There’s always a reaction to an error. In America today — and I would suppose this would be the case in Europe as well — there is much dead, right doctrine. And over on the other side, in reaction against that, you have the worst extremes of the Charismatic church, and more recently, the emergent church. And those exist because they see this and they don’t want it, and neither do I! And I think we can protect ourselves from both by saying right thinking is essential as a means to right feeling. That’s one pair of errors, intellectualism and emotionalism.

The other pair has to do with what happens when you cut off emotions from behavior. And there are two dangers: one is legalism, and the other is antinomianism. The meaning of legalism is thinking that doing is the essence, that doing is what makes a church good. And it’s always external. Nobody was better externally than the Pharisees. And Jesus was always pointing out, “But inside, you are dead men’s bones.” So how do you keep legalism from happening in your church?
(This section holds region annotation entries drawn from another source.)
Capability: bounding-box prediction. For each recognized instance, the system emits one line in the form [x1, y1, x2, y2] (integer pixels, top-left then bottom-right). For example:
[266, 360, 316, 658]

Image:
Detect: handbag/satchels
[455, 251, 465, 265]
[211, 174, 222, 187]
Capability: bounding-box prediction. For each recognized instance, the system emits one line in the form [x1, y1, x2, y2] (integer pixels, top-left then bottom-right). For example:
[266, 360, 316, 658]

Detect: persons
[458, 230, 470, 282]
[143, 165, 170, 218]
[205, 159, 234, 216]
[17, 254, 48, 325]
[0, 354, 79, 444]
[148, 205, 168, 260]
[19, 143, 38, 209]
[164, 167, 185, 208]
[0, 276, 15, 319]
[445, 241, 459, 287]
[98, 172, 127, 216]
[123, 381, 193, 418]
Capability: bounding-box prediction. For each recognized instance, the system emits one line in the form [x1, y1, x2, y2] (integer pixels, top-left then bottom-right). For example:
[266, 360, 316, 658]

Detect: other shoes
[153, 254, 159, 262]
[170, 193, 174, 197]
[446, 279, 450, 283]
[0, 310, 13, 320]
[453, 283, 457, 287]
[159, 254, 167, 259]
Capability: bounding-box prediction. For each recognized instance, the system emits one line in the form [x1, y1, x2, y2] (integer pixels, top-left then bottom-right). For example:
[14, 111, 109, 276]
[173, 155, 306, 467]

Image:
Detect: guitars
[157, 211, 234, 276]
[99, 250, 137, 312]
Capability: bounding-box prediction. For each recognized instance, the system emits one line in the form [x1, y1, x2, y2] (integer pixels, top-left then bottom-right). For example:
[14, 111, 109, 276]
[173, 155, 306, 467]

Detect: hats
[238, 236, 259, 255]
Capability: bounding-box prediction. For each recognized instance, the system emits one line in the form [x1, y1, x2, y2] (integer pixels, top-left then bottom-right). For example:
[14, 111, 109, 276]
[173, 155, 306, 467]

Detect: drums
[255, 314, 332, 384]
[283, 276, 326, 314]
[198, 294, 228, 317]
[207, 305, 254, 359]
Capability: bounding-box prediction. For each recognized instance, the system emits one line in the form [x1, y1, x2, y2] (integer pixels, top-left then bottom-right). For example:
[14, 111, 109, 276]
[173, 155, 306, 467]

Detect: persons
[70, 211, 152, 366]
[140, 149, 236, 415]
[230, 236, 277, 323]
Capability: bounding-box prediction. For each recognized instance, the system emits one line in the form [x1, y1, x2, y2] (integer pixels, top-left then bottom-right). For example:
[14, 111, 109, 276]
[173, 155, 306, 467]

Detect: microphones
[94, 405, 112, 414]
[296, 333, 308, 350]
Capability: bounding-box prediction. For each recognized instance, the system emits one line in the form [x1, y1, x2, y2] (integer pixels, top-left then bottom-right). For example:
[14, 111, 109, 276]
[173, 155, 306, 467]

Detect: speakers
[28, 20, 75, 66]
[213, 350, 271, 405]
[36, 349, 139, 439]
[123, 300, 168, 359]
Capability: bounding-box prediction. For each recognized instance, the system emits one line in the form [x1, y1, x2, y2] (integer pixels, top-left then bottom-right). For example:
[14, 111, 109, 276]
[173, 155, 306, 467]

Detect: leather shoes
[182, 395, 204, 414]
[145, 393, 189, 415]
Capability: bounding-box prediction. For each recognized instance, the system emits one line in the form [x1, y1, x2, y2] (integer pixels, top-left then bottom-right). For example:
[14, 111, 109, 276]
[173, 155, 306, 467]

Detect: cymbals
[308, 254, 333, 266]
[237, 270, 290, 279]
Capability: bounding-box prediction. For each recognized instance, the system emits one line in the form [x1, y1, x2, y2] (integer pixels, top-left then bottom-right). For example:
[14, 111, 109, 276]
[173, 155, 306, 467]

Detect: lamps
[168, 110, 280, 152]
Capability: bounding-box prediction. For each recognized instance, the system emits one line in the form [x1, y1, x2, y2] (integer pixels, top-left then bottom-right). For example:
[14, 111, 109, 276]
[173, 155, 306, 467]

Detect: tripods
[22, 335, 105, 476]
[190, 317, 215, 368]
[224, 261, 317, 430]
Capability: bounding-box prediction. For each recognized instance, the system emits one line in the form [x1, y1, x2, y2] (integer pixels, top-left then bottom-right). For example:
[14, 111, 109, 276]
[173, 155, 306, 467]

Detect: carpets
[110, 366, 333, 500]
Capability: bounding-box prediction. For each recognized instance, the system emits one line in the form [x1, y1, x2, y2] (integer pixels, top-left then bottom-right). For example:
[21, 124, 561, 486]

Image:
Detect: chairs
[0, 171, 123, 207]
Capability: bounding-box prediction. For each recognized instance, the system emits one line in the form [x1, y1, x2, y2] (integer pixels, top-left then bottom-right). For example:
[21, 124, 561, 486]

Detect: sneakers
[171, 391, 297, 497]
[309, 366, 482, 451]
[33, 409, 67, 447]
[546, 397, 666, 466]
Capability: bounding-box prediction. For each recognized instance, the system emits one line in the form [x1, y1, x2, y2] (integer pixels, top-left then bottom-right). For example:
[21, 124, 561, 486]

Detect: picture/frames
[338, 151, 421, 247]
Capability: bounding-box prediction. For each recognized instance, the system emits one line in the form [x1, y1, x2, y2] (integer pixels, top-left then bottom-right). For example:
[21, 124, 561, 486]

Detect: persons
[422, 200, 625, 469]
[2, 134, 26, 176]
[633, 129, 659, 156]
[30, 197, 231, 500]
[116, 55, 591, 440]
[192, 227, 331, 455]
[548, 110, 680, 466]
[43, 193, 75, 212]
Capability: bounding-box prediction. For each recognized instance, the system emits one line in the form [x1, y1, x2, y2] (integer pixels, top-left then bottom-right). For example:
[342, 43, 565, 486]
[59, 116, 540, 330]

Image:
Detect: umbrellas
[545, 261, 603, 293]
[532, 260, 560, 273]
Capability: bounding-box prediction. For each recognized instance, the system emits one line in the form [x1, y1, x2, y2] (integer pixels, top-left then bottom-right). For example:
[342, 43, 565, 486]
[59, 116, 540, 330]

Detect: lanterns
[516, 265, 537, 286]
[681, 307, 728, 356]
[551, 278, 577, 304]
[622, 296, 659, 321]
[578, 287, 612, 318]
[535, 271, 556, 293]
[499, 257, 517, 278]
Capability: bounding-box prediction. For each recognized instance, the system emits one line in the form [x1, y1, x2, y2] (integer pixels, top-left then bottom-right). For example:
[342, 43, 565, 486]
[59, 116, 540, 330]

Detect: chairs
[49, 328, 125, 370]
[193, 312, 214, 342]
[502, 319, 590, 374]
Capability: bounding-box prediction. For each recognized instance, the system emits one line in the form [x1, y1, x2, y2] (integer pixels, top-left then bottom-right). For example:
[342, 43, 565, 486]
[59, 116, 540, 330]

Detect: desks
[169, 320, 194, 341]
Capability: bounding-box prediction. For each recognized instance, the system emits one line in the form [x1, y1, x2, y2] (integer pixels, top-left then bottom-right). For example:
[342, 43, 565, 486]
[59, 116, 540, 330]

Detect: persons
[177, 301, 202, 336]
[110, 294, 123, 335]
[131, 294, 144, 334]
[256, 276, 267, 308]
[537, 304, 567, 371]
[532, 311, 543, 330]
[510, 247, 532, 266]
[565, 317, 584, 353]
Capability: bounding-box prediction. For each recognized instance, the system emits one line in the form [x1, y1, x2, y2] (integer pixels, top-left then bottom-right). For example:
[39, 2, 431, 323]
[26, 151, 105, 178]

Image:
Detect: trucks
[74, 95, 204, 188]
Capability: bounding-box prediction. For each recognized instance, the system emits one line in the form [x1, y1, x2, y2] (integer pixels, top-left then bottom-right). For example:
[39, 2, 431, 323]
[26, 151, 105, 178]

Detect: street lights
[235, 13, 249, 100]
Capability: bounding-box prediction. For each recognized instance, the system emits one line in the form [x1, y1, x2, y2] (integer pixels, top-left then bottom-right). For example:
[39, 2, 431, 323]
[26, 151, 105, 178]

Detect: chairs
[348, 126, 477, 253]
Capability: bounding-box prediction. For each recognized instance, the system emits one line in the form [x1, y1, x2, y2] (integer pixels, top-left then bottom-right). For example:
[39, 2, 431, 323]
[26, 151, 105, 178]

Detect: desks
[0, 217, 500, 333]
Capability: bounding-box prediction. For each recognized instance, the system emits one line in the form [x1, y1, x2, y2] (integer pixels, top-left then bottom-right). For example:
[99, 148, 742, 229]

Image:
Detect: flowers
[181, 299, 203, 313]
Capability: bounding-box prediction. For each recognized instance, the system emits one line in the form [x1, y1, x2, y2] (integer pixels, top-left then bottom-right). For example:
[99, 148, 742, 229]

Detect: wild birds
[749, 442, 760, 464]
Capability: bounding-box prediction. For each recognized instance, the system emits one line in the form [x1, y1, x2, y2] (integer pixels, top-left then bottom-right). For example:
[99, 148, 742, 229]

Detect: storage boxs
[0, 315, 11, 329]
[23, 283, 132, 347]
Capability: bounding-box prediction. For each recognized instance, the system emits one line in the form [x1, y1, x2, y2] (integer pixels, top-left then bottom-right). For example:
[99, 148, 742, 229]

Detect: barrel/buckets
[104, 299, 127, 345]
By constantly telling both the wicked and the righteous what matters is the heart. Jesus said, “Out of the abundance of the heart, the mouth speaks.” So don’t try to clean up the mouths of your people. That just puts a mask on the problem. We must press on to the inside, and give them the kind of heart by the power of the Holy Spirit that will produce the kind of fruit that God wants.

So over here you have legalism — that is, an emphasis on externals and behaviors without any deep, wonderful reality in the heart — and then you get the reaction among younger people (often) who say, “I don’t want any of that hypocrisy.” And then they’re going to have their Christian freedom and do anything they want. And I don’t think the remedy for that is to become legalistic. The gospel is very risky business. When the gospel is rightly preached, people say, “Shall we sin, that grace may abound?” That’s how wonderful the gospel is. It sounds too good to be true. So that’s the end of point number five. Those are the implications for wider evangelicalism. These two pairs of errors.

Where we’re going to go, Lord willing, tomorrow evening, is that I have said that right doctrine is supposed to yield right feeling. So we will ask, what is right doctrine? And why is right thinking important? But the main point, one more time, is that God is most glorified in us when we are most satisfied in him. The implications of that are breathtaking.